**Work required:** Write the data out again in full, with no departure from the original.

**Exercise materials:**

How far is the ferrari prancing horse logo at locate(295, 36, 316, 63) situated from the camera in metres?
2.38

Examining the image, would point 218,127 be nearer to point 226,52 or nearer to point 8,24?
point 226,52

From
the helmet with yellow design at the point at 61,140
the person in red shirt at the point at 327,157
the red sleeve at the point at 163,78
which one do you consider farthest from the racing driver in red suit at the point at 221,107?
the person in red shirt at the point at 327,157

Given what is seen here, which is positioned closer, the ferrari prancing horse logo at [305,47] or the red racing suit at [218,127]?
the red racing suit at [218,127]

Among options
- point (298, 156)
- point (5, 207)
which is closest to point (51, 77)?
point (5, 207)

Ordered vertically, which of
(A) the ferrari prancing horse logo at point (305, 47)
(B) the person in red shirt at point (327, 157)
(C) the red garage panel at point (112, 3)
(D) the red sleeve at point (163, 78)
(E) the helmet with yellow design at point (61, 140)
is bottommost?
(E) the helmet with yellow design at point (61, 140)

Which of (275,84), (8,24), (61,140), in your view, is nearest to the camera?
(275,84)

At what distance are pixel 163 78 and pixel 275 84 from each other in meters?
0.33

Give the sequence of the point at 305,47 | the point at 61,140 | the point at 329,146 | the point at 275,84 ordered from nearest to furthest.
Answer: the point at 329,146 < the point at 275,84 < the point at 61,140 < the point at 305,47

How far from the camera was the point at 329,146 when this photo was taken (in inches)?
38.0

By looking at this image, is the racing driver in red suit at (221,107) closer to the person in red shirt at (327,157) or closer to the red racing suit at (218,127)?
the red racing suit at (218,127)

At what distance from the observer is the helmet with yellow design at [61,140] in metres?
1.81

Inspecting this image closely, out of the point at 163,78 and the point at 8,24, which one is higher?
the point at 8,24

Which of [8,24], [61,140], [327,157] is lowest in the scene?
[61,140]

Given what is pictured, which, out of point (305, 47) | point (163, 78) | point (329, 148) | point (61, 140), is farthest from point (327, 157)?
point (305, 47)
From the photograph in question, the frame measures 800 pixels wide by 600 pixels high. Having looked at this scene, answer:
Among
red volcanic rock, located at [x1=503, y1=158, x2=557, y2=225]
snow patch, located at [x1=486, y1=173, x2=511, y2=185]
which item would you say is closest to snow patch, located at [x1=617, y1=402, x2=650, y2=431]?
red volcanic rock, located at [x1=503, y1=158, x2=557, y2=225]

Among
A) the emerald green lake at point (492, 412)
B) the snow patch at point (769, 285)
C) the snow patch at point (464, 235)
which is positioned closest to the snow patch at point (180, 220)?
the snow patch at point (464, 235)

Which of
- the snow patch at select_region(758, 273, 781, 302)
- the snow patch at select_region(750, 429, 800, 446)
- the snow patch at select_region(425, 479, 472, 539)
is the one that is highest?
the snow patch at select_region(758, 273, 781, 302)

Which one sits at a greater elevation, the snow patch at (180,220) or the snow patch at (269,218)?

**Worked solution:**
How far is the ferrari prancing horse logo at locate(295, 36, 316, 63) situated from the camera in metres?
2.38

Examining the image, would point 218,127 be nearer to point 226,52 or nearer to point 8,24?
point 226,52

From
the helmet with yellow design at the point at 61,140
the person in red shirt at the point at 327,157
the red sleeve at the point at 163,78
which one do you consider farthest from the racing driver in red suit at the point at 221,107?
the person in red shirt at the point at 327,157

Given what is seen here, which is positioned closer, the ferrari prancing horse logo at [305,47] or the red racing suit at [218,127]?
the red racing suit at [218,127]

Among options
- point (298, 156)
- point (5, 207)
which is closest to point (51, 77)?
point (5, 207)

Ordered vertically, which of
(A) the ferrari prancing horse logo at point (305, 47)
(B) the person in red shirt at point (327, 157)
(C) the red garage panel at point (112, 3)
(D) the red sleeve at point (163, 78)
(E) the helmet with yellow design at point (61, 140)
is bottommost?
(E) the helmet with yellow design at point (61, 140)

Which of (275,84), (8,24), (61,140), in your view, is nearest to the camera?
(275,84)

At what distance are pixel 163 78 and pixel 275 84 from each other in meters?
0.33

Give the sequence of the point at 305,47 | the point at 61,140 | the point at 329,146 | the point at 275,84 ordered from nearest to furthest.
Answer: the point at 329,146 < the point at 275,84 < the point at 61,140 < the point at 305,47

How far from the camera was the point at 329,146 when this photo was taken (in inches)?
38.0

By looking at this image, is the racing driver in red suit at (221,107) closer to the person in red shirt at (327,157) or closer to the red racing suit at (218,127)?
the red racing suit at (218,127)

At what distance from the observer is the helmet with yellow design at [61,140] in metres?
1.81

Inspecting this image closely, out of the point at 163,78 and the point at 8,24, which one is higher?
the point at 8,24

Which of [8,24], [61,140], [327,157] is lowest in the scene?
[61,140]

Given what is pictured, which, out of point (305, 47) | point (163, 78) | point (329, 148) | point (61, 140), is farthest from point (327, 157)?
point (305, 47)
From the photograph in question, the frame measures 800 pixels wide by 600 pixels high. Having looked at this scene, answer:
Among
red volcanic rock, located at [x1=503, y1=158, x2=557, y2=225]
snow patch, located at [x1=486, y1=173, x2=511, y2=185]
which item would you say is closest to snow patch, located at [x1=617, y1=402, x2=650, y2=431]?
red volcanic rock, located at [x1=503, y1=158, x2=557, y2=225]

Among
A) the emerald green lake at point (492, 412)
B) the snow patch at point (769, 285)
C) the snow patch at point (464, 235)
which is positioned closest to the snow patch at point (180, 220)?
the snow patch at point (464, 235)

Which of
- the snow patch at select_region(758, 273, 781, 302)
- the snow patch at select_region(750, 429, 800, 446)
- the snow patch at select_region(425, 479, 472, 539)
is the one that is highest?
the snow patch at select_region(758, 273, 781, 302)

Which one sits at a greater elevation, the snow patch at (180,220) or the snow patch at (269,218)?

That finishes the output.